Le système prend également en charge les visios traditionnelles (Zoom, Meet, Teams, WebEx, etc.), mais son intérêt se concrétise réellement lorsque les deux interlocuteurs sont équipés. HP Dimension supporte les réunions Google Meet et Zoom classiques, et peut se connecter aux réunions Teams au travers d’une passerelle d’interopérabilité vidéo.
« Un levier de productivité »
Quels bénéfices, d’ailleurs ? Ce concentré de R&D et de miniaturisation – le prototype de départ occupait l’équivalent d’un gros simulateur en borne d’arcade – ne serait pas un gadget.
« Au-delà de l’effet “Waouh !”, les bénéfices sont mesurables et significatifs. »
Cédric CoutatPDG de HP France
HP l’assure, chiffre à l’appui : +39 % de communication non verbale supplémentaire, +14 % de focus sur son interlocuteur, +28 % de mémorisation du contenu de l’échange, et +37 % de prise de parole ; signe d’un échange plus naturel et engagé.
« Au-delà de l’effet “Waouh !” généré par l’expérience, les bénéfices sont mesurables et significatifs par rapport à une visioconférence classique », assure Cédric Coutat. « On ne parle pas d’un outil de prestige, mais d’un véritable levier de productivité et d’efficacité dans les échanges. »
Les cas d’usage cités par les premiers clients touchent les réunions entre dirigeants et managers, les entretiens de recrutement et les entretiens annuels (RH), les formations à distance, ou encore la téléconsultation avec un spécialiste, notamment dans le secteur médical.
Une offre très sélective
Sur les marchés ciblés, HP adopte une approche volontairement sélective. Dans le secteur privé, la priorité est donnée aux grandes entreprises internationales qui possèdent des sites de décision dans les pays du lancement (France, Allemagne, Royaume-Uni, États-Unis, Canada et Japon). Ce sont elles qui ont constitué la première vague de déploiement depuis mai 2026.
Dans le secteur public, ce sont les entités distribuées en région qui sont visées en priorité.
La distribution est sélective également. Elle s’appuie sur un réseau de partenaires triés sur le volet. En France, seuls Orange et Vidélio ont été retenus pour leur savoir-faire « historique » dans les solutions HP et Poly.
30 k€, mais déjà des clients
Lors de la phase de prélancement, HP a réalisé de nombreuses démos pour faire découvrir la solution : à l’occasion de l’ISE à Barcelone, dans différents Customer Welcome Centers de HP, et dans les Google Cloud Spaces aux États-Unis et en Europe (Londres, Paris, Barcelone).
« Le carnet est plein, et le prix n’est pas le frein que l’on pourrait imaginer : les clients voient rapidement le ROI. »

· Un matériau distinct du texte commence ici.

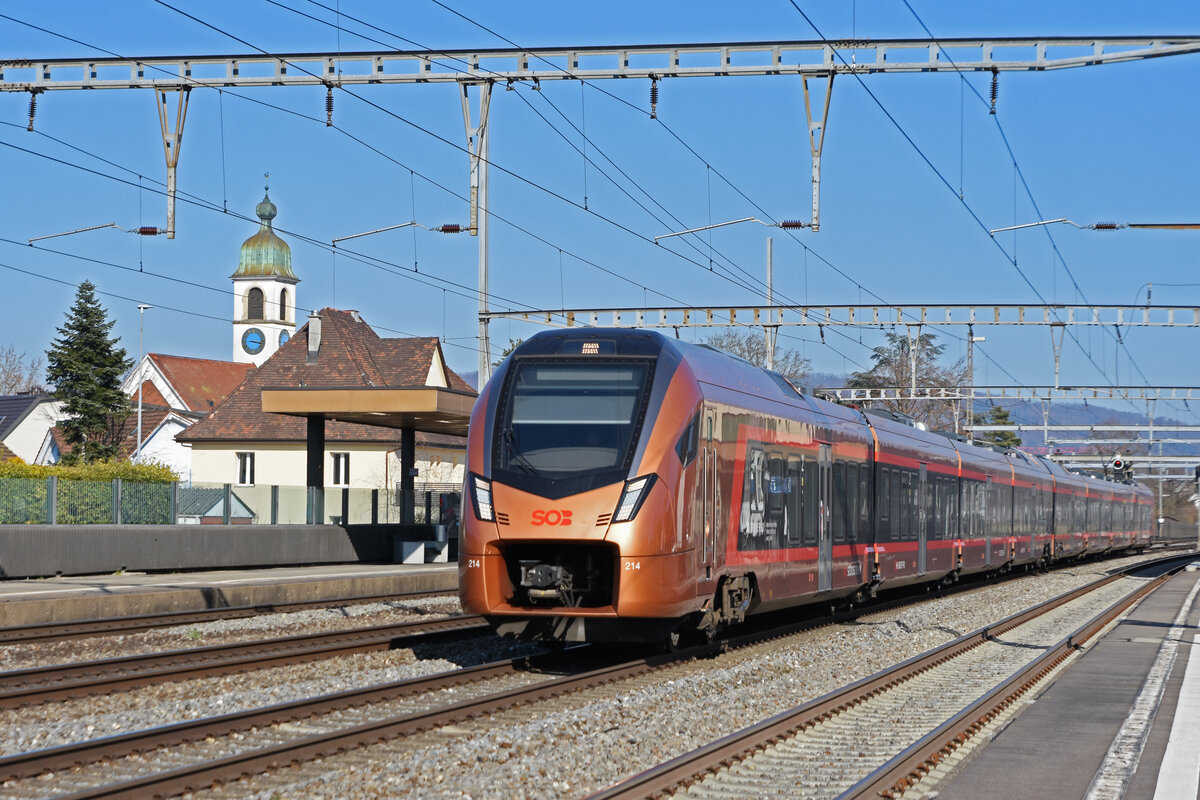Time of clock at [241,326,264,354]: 3:16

Cédric CoutatPDG de HP France
Avec à la clé, des intentions de commandes. En France, la curiosité des entreprises serait piquée. Et ce n’est pas qu’une impression, insiste le PDG de la filiale.
« Cette phase de prélancement a permis d’enregistrer des intentions de commandes pour plusieurs centaines d’unités », assure Cédric Coutat. « Le carnet est plein, et le prix n’est pas le frein que l’on pourrait imaginer : les clients voient rapidement le retour sur investissement. »
Le prix, justement. À 30 000 € pièce (et non par paire d’écrans), le tarif est hors de portée des PME. Mais il reste cohérent avec le positionnement haut de gamme assumé par HP et Google sur ce segment.